Thursday 18 August 2011

BELFAST


BELFAST 2011-08-17
The last time I went to Belfast was just after my partner died when I stayed with his mother and we spent most of the time weeping & protesting at the death of our hero. I remember sitting in her house in Carrigart Avenue looking at the hills and feeling angry, sad  cheated ,and thinking I would never get over the loss. I did of course and now fifteen years later I decided it was time to go over there and put some flowers on his grave.  My visit was prompted by the fact that I dreamed about him nearly every night for weeks.
The mother, a stern woman who smoked forty fags a day, never let alcohol pass her lips and made astounding moral judgements on her daughters  and none on her sons I had liked instantly. This seems perverse but she was easy to be with and when came over to stay we would do all the charity shops in Lymington where she insisted on haggling and announcing that she could have got it for a quarter the price in Belfast. She had a great sense of humour and we could just sit and laugh together, talk about nothing in particular for hours at a time.  She died a year or so after Micky, and the family didn’t tell me, though I heard the day of her funeral.

So really I never knew Belfast at all, just parts of the Falls road and one intrepid visit with my friend to a Shankhill pub (and that’s a different story.)
We booked in at the Ibis to an excellent room which suited us admirably. We needed to eat and the first pub we went into had stopped serving food so we had a half of excellent Guinness then another half and listened to men barking at each other and rushing in and out of the door with betting slips.  Two televisions showed horses galloping and the table was full of beaten dockets. Nobody took any notice of us at all while we took a keen interest in everybody and even began to make our own bets. I took some photos of a line of backs at the bar which my friend will transform into a painting (rejection?)
An extremely effective barman brought out the second half and seemed keen about our welfare; he got us a taxi and told us about a good restaurant and a nice pub with Irish music. We ate and found our way to Kelly’s bar where we chatted to people who were interested in us and apparently liked strangers. We both find people fascinating and are happy to speculate and talk to anybody willing to hear.
The whole point of going to Belfast was to put flowers on Micky’s grave and I got the plot number from a very helpful guy at Milltown cemetery who actually knew Micky.(some coincidence!) We got sunflowers because I love them and they remind me of him.  So, Sunday morning we spent and hour or two searching for the grave and finally left the flowers outside the office with a note giving the plot number and  saying we couldn’t find it. The flowers had suffered from being in the room since Saturday and I thought it was pointless taking them back again. We went to the first pub again where a man with a purple nose declared his admiration for me and got me a half of Guinness and I’m not sure if Micky would be ashamed of me drinking halves or glad that I had come to see that women should drink halves – the first I expect.

On Monday we phoned and went up to Milltown again and got instructions to speak to Jim on the strimmer and he guided us to the grave where the flowers lay on the grave already. I was amazed and moved that somebody took the trouble to put them there and am glad that we looked in the wrong part of the vast cemetery. Micky would have laughed his socks off if he knew about us searching in vain and I found this gesture amazing but typical of the Belfast people, a kindness and warmth that I don’t find anywhere else. So thanks again Micky for bringing me over to see your grave, for all the laughter and joy you brought me and I feel close to you again now.

(Source records)
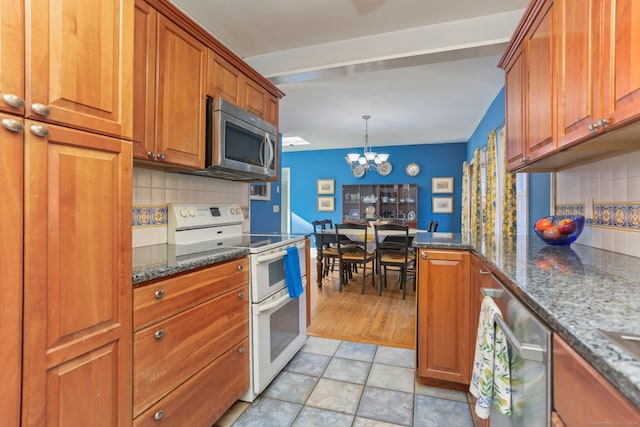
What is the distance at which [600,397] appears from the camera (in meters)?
0.52

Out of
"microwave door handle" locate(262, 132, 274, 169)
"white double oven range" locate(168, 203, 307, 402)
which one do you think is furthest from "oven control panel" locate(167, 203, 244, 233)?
"microwave door handle" locate(262, 132, 274, 169)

#### [Your goal]
In the Belfast account, what kind of flowers were bought for Micky's grave? The entries are separate material with no link to the Belfast account.

#### [Output]
Sunflowers.